Loungers is looking to capitalise on the “really strong new site opportunities” it is finding in the property market, as it gets back to its pre-Covid run rate of 25 new site openings a year, chief executive Nick Collins has told MCA.

The operator of 175 café/bar/restaurants, under its Lounges and Cosy Club brands, has already opened seven new sites since the beginning of its current financial year in mid-April, and has 23 on the cards over the course of it.

Collins said those sites, and the three it opened last year, have been performing very strongly and it is keen to open more like them and fulfil the strategy is set out at the time of its IPO. It has also been pleasantly surprised by the strength of performance from its Cosy Club sites, in city centres, “which we might not have expected”.

“Where we see the real opportunity is finding really prime pitch opportunities in strong target locations where we might have been looking for a number of years and have struggled to find fantastic sites. We are finding more of those now and that’s helping influence our strong performance in terms of the latest cohort of openings,” he said. “It feels like a really good time for the business to be growing.”

Its bread and butter still remains converting A1 premises into Lounges in particular, but it has benefitted from contraction in the hospitality market, picking up a handful of what were previously Pizza Express restaurants recently.

Normal growth expectations resumed

In terms of its growth split between Lounges and Cosy Club, the business has previously worked to the target of opening around five Cosy Club and 20 Lounges per year, which remains the goal. This year, of the 23 in the pipeline, Collins says two are likely to be Cosy Club, but that the opportunities do come in peaks and troughs.

It is also in the early stages of trialling a new Cosy Club food menu at five of its venues, with the broad goal to elevate the dishes in terms of the quality of the ingredients used and reduce the overall dish count. “It is quite a substantial change and we’ll see over the coming weeks how that trial progresses.”

The business, which reported strong like-for-like growth of +23.7% in the nine-week period from 17 May to 18 July 2021, compared with the same period in 2019, has been benefitting some of behavioural changes brought about by the pandemic, including the increase in footfall in local high streets and the number of people working from home.

While Collins doesn’t expect the benefits will be as marked as they currently are, once the sector recovers from the pandemic, he suspects they will continue to benefit from them to a degree as life returns to a different kind of normal.

Loungers capacity is also still 10-15% down on its normal level, with the furniture it has in storage not likely to return to sites until at least the end of the summer holidays, said Collins, with current table spacing, and other Covid safety measures, remaining in place for the time being.

Task item =
According to the article on Loungers, what does Collins say is helping the strong performance of the latest cohort of openings? Answer in one to three sentences.

Information given =

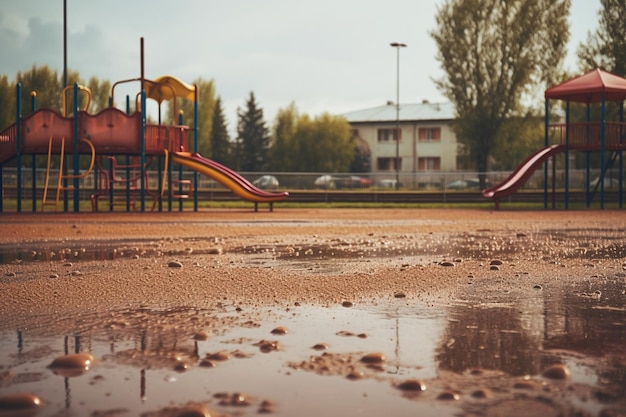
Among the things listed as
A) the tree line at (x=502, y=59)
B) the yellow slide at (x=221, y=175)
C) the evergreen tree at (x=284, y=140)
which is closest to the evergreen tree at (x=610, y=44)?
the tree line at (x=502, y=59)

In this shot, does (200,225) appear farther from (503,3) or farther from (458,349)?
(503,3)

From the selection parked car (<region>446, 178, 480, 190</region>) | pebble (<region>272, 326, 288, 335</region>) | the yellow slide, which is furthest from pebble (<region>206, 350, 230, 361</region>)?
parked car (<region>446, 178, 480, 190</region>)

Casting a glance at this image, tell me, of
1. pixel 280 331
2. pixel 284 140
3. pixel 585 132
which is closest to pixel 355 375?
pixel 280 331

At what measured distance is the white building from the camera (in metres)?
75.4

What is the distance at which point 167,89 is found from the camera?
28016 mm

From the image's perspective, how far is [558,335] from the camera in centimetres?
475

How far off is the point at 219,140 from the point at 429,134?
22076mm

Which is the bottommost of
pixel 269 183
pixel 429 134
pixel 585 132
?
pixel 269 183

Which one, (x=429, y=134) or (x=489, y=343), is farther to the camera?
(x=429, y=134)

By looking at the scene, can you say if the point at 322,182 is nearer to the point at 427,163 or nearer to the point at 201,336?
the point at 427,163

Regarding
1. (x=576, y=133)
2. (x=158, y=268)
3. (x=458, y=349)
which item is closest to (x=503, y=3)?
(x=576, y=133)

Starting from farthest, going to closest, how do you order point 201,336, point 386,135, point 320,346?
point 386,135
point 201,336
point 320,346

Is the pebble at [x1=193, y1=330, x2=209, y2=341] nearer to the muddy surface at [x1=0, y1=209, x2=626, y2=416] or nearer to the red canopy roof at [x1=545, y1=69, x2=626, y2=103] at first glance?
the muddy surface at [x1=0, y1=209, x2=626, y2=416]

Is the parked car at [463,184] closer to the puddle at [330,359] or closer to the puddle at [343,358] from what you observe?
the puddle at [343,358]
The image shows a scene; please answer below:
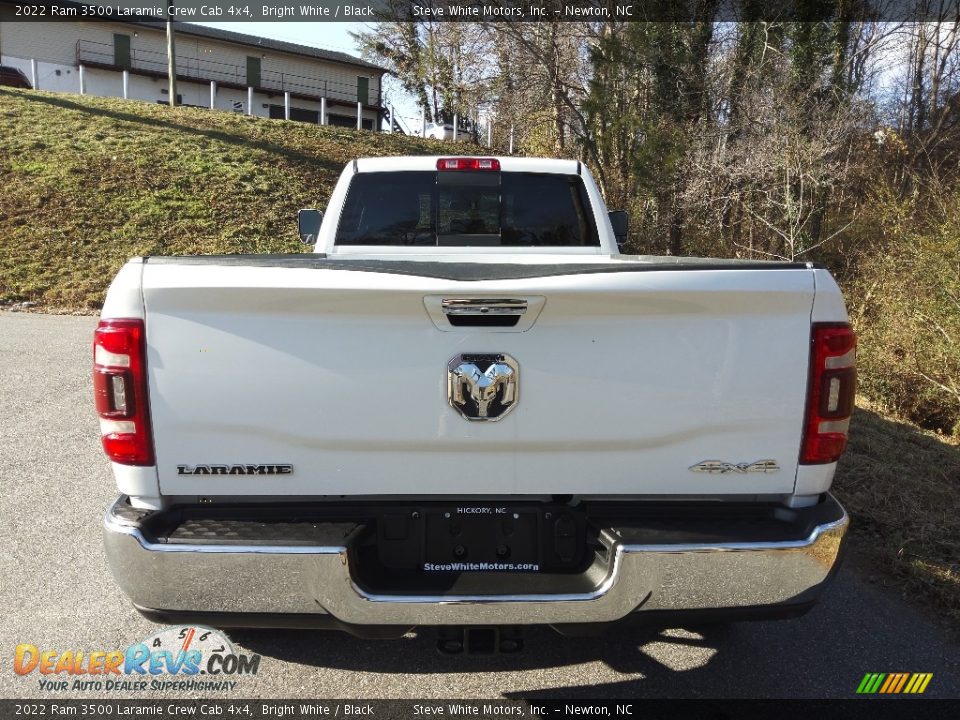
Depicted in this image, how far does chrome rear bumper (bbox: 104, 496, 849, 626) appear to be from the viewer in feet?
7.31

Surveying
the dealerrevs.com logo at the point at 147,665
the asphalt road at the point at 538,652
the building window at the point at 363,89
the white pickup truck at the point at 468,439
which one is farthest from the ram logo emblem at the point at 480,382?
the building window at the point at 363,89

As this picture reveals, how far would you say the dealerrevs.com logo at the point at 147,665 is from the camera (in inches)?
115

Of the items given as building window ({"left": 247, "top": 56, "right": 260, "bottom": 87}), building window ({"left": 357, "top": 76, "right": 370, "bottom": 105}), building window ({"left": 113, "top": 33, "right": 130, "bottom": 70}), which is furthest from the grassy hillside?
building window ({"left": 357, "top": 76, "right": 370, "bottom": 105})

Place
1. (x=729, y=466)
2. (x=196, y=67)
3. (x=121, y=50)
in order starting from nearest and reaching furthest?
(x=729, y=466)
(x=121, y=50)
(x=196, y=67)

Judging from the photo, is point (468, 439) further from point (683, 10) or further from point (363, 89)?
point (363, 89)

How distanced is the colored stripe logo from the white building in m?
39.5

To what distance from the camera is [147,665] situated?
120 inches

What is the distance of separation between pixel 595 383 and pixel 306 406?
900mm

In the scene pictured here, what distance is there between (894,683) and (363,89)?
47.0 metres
--
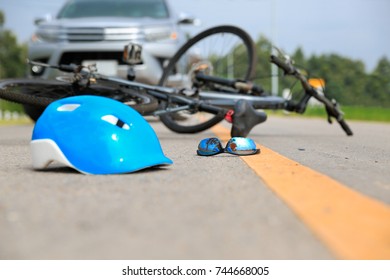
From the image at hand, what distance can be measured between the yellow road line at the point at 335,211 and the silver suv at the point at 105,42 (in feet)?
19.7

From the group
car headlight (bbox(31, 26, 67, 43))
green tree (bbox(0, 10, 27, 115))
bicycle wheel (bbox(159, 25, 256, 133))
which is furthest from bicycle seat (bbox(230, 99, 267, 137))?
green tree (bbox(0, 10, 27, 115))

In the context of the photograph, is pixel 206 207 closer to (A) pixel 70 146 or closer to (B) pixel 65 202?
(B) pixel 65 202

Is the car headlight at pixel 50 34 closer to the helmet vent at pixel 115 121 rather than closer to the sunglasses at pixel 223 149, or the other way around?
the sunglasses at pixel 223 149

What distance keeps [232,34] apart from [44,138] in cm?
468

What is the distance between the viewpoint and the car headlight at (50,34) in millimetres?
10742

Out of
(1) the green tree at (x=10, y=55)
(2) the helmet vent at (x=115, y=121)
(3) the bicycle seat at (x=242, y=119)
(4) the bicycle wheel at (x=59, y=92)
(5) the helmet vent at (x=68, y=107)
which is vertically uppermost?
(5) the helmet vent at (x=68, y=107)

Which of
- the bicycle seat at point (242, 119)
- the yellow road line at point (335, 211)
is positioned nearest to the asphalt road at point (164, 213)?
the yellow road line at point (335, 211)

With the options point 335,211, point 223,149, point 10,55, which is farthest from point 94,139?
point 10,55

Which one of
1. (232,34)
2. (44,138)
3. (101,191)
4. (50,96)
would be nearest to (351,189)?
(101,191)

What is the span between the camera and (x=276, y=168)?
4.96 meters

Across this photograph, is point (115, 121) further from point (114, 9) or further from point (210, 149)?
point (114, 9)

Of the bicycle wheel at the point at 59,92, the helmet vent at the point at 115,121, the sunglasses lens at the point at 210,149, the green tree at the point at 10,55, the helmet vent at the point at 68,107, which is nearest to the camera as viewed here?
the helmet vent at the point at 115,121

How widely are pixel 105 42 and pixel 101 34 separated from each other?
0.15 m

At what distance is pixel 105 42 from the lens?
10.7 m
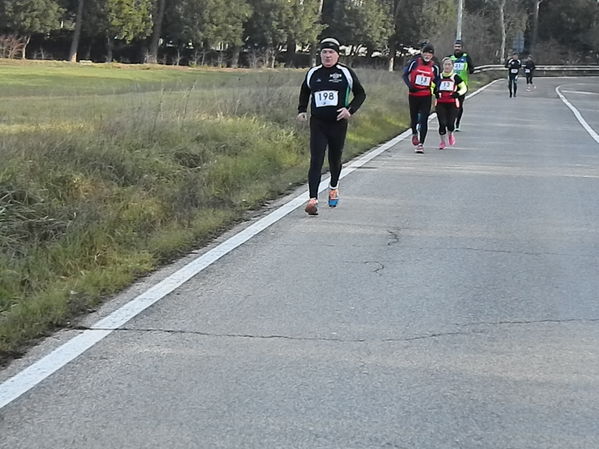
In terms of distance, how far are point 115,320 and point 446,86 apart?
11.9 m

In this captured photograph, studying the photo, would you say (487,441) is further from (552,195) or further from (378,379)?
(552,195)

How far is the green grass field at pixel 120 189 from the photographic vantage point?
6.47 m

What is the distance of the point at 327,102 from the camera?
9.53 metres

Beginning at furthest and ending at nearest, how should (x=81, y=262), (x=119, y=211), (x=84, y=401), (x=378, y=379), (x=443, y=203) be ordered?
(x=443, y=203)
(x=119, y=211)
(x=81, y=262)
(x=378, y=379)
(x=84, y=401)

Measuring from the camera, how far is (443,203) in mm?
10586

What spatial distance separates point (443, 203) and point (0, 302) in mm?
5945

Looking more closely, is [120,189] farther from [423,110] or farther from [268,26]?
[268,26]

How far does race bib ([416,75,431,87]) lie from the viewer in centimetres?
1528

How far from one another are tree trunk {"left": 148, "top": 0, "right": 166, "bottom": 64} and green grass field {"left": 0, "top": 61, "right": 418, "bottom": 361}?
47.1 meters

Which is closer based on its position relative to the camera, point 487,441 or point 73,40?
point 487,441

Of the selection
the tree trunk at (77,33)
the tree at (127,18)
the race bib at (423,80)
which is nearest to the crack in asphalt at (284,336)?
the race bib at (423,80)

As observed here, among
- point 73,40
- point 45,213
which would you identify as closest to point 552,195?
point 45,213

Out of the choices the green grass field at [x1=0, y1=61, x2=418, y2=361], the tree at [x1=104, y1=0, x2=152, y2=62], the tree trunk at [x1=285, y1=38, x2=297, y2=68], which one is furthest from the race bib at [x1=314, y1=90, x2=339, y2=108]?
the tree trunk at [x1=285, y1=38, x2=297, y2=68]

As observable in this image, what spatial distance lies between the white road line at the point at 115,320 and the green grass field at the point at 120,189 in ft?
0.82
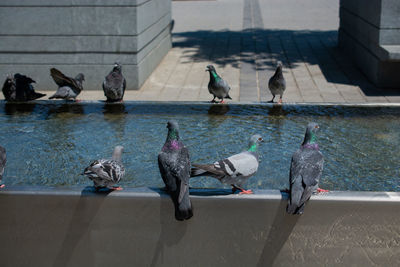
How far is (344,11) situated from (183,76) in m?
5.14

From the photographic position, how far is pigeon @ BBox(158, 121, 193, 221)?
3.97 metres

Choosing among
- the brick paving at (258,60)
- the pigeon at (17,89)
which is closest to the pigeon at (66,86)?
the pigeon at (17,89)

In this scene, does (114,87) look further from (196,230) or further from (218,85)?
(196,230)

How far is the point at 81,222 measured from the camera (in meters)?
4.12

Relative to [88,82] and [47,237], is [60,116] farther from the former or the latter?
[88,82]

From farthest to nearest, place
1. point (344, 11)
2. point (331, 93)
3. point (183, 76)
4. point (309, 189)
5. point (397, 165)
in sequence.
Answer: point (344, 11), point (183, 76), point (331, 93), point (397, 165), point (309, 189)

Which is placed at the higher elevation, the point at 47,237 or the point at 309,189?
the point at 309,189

Expected output =
Collins says the business is now finding more really prime pitch opportunities in strong target locations. It had been looking in some of these places for a number of years and had struggled to find fantastic sites there.